• Requirement:
Rewrite the entries below, changing every instance of "dark foreground terrain" to "dark foreground ground" and leaving everything else as it is.
━━━ Records for this task ━━━
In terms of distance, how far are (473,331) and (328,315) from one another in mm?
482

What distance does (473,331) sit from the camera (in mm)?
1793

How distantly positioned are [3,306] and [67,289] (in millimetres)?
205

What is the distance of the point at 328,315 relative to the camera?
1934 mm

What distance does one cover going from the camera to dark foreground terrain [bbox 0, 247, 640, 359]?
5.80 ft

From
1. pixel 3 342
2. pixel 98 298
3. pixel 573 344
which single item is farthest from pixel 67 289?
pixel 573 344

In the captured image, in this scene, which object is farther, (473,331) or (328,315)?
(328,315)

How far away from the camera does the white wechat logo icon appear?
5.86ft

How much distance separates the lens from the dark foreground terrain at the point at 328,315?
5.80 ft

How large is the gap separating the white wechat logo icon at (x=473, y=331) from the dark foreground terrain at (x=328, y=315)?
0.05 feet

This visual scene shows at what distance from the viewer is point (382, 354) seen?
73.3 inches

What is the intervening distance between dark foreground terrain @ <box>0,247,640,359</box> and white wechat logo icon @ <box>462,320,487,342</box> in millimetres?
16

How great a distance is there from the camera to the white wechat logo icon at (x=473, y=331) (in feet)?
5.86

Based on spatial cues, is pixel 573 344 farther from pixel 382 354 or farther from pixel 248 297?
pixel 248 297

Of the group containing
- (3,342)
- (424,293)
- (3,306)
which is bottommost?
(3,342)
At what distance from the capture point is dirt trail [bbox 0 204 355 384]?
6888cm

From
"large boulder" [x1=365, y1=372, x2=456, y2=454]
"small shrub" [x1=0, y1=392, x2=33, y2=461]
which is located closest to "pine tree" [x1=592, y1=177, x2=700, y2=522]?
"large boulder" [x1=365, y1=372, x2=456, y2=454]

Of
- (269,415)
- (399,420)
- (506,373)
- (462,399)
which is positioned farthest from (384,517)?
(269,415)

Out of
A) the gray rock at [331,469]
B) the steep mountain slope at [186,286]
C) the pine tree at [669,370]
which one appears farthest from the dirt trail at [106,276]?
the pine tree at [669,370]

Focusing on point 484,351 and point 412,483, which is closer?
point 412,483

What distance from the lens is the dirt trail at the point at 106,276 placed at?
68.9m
━━━
• Answer to the problem:
In terms of distance, how far are (473,331) and (328,315) from one another in mm?
482

What distance does (473,331) sit from the camera (in mm)?
1793

How distantly positioned are [3,306] and [67,289] (in millimetres)?
205

What is the distance of the point at 328,315 relative to the camera?
1934 mm

What distance does one cover going from the camera to dark foreground ground [bbox 0, 247, 640, 359]?
5.80 ft

From
1. pixel 3 342
2. pixel 98 298
3. pixel 573 344
which single item is farthest from pixel 67 289?
pixel 573 344

In the captured image, in this scene, which object is farther, (473,331) or (328,315)?
(328,315)

How far away from the camera does the white wechat logo icon appear?
5.86ft

How much distance separates the lens from the dark foreground ground at the point at 328,315?
5.80 ft

How large is the gap separating the white wechat logo icon at (x=473, y=331) from the dark foreground ground at (x=328, y=315)?
0.05 feet

This visual scene shows at what distance from the viewer is point (382, 354) seen?
73.3 inches

What is the intervening distance between dark foreground ground @ <box>0,247,640,359</box> and white wechat logo icon @ <box>462,320,487,342</box> in millimetres?
16

How great a distance is there from the camera to the white wechat logo icon at (x=473, y=331) (in feet)?
5.86

Based on spatial cues, is pixel 573 344 farther from pixel 382 354 or farther from pixel 248 297?
pixel 248 297

Of the group containing
- (3,342)
- (424,293)
- (3,306)
which is bottommost?
(3,342)
At what distance from the capture point is dirt trail [bbox 0 204 355 384]?
6888cm

From
"large boulder" [x1=365, y1=372, x2=456, y2=454]
"small shrub" [x1=0, y1=392, x2=33, y2=461]
which is located closest to "pine tree" [x1=592, y1=177, x2=700, y2=522]?
"large boulder" [x1=365, y1=372, x2=456, y2=454]

Of
- (269,415)
- (399,420)
- (506,373)
- (462,399)
which is positioned farthest from (384,517)?
(269,415)

Out of
A) the gray rock at [331,469]
B) the steep mountain slope at [186,286]
C) the pine tree at [669,370]
which one appears farthest from the dirt trail at [106,276]?
the pine tree at [669,370]

Focusing on point 484,351 and point 412,483, which is closer?
point 412,483

What distance from the lens is the dirt trail at the point at 106,276 placed at?
68.9m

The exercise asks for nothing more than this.